Excerpt from the dataset:
.....
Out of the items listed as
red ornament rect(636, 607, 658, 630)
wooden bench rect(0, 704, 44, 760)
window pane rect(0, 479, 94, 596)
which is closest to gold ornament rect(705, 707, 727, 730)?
.....
Problem description: Reproduce the listing above word for word, keeping every line and number unchanged.

Completed task:
Out of the items listed as
red ornament rect(636, 607, 658, 630)
wooden bench rect(0, 704, 44, 760)
window pane rect(0, 479, 94, 596)
which is closest to gold ornament rect(705, 707, 727, 730)?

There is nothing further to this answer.